▶ [EXCERPT PROVIDED]
-- -- --

Cambridge is a nice quiet town where everybody knows everybody.
A thriving economy is a goal for any town or city, but is hard to achieve for a small town surrounded by other small towns. Town selectmen Mike Watson and Ron Strouse described for me the challenges facing Cambridge, Maine. Mike said, “The economy here is gone. The big factories are out.” He also said that at one time there were 35 dairy farms and two beef cattle farms. Only one of each remain.
Most Cambridge residents commute to larger towns (including Bangor, an hour away), are engaged in businesses requiring regional travel, or work from home. There are a couple of auto-maintenance garages, some woodworkers, and, Mike said, “a lot of retired people.” He pointed out that Maine has one of the largest senior citizen populations among U.S. states. “It’s old and getting older.” But he said the town is “always looking” for development opportunities.
Future development may be linked to the arrival of broadband internet, expected in fall of 2019 with the help of a grant from the State of Maine. The town had appointed a committee to study the issue and the options, and an announcement of the timeline appeared on the town website after my visit. Lack of access to high-speed internet is an obstacle to development throughout rural Maine, and Mike looks forward to its arrival. “I like this broadband coming in. If you have good internet, you’re the center of the world, and you can do whatever you want to do.” He continued, “The internet is going to make it possible to buy or sell anywhere in the world.” People will be able to “live the country life” while continuing their work life. “It’ll be a plus for us.”

-- -- --

▶ [GIVEN DATA]
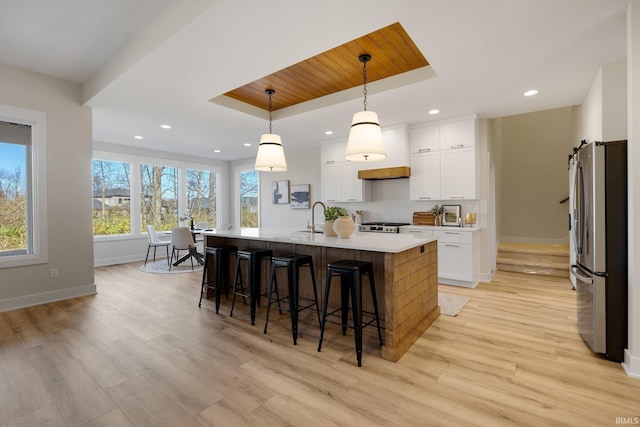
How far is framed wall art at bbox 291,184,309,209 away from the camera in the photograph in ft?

-- -- --

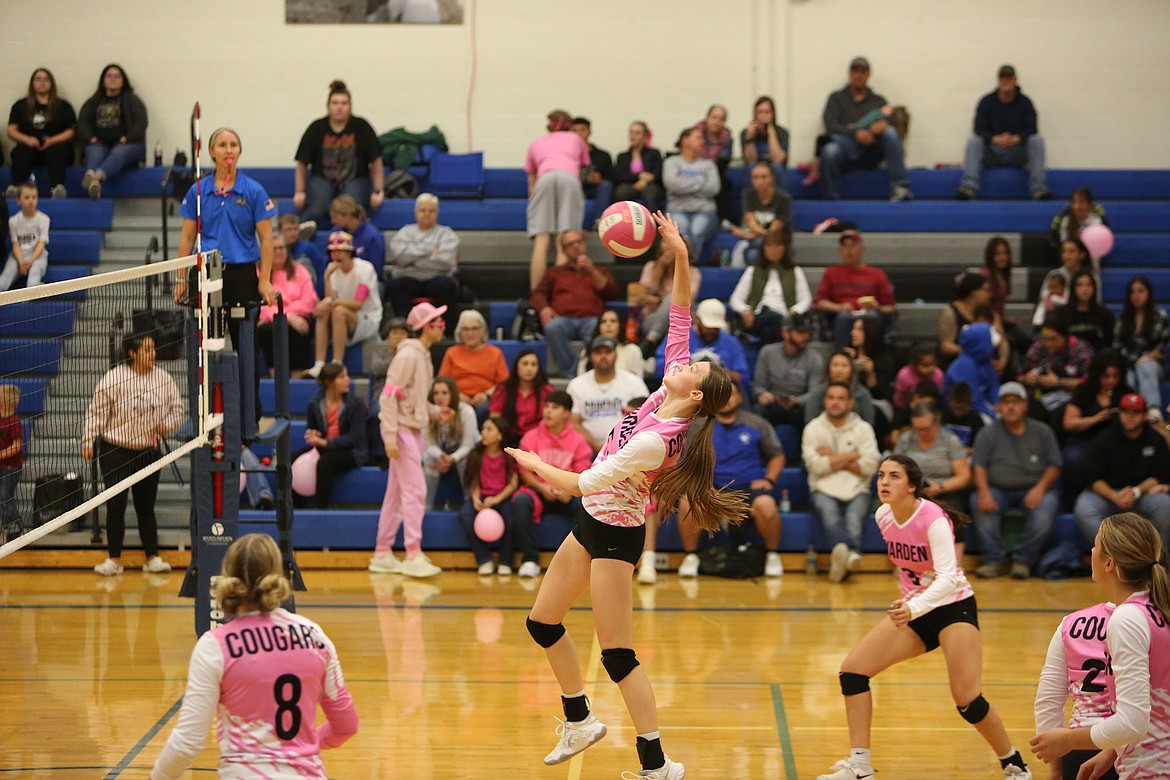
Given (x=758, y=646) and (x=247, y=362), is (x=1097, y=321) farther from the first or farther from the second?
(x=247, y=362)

-- -- --

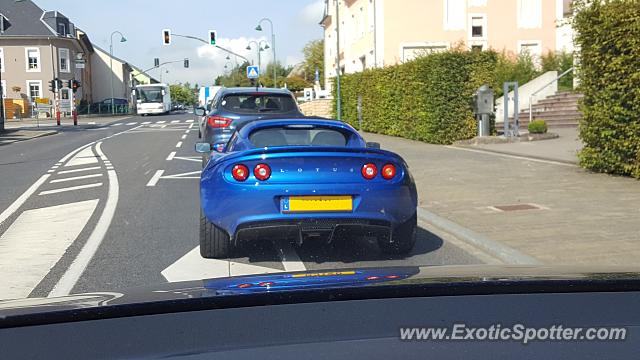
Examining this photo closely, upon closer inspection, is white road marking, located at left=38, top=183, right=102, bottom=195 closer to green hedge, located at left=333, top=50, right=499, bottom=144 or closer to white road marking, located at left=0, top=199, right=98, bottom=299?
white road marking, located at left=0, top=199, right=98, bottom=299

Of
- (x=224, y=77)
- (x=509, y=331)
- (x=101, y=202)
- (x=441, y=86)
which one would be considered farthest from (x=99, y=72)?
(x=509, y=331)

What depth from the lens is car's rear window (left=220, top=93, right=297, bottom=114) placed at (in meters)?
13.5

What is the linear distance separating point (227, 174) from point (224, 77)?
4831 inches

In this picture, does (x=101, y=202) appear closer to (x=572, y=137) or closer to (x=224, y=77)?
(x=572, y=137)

-- -- --

▶ [PROBLEM SET]
A. In the excerpt on Cambridge, Maine, how many dairy farms did the town once have?
B. Can you rewrite the paragraph of the excerpt on Cambridge, Maine that begins "Most Cambridge residents commute" as a short bulleted list that keeps its main facts?
Nothing in the listing is needed here.

▶ [SOLUTIONS TO THE EXERCISE]
A. Thirty-five.

B.
- Most residents commute to larger towns such as Bangor (an hour away), work in businesses requiring regional travel, or work from home.
- The town has a couple of auto-maintenance garages, some woodworkers, and many retired people.
- Mike noted that Maine has one of the largest senior citizen populations among U.S. states and is "old and getting older."
- He said the town is "always looking" for development opportunities.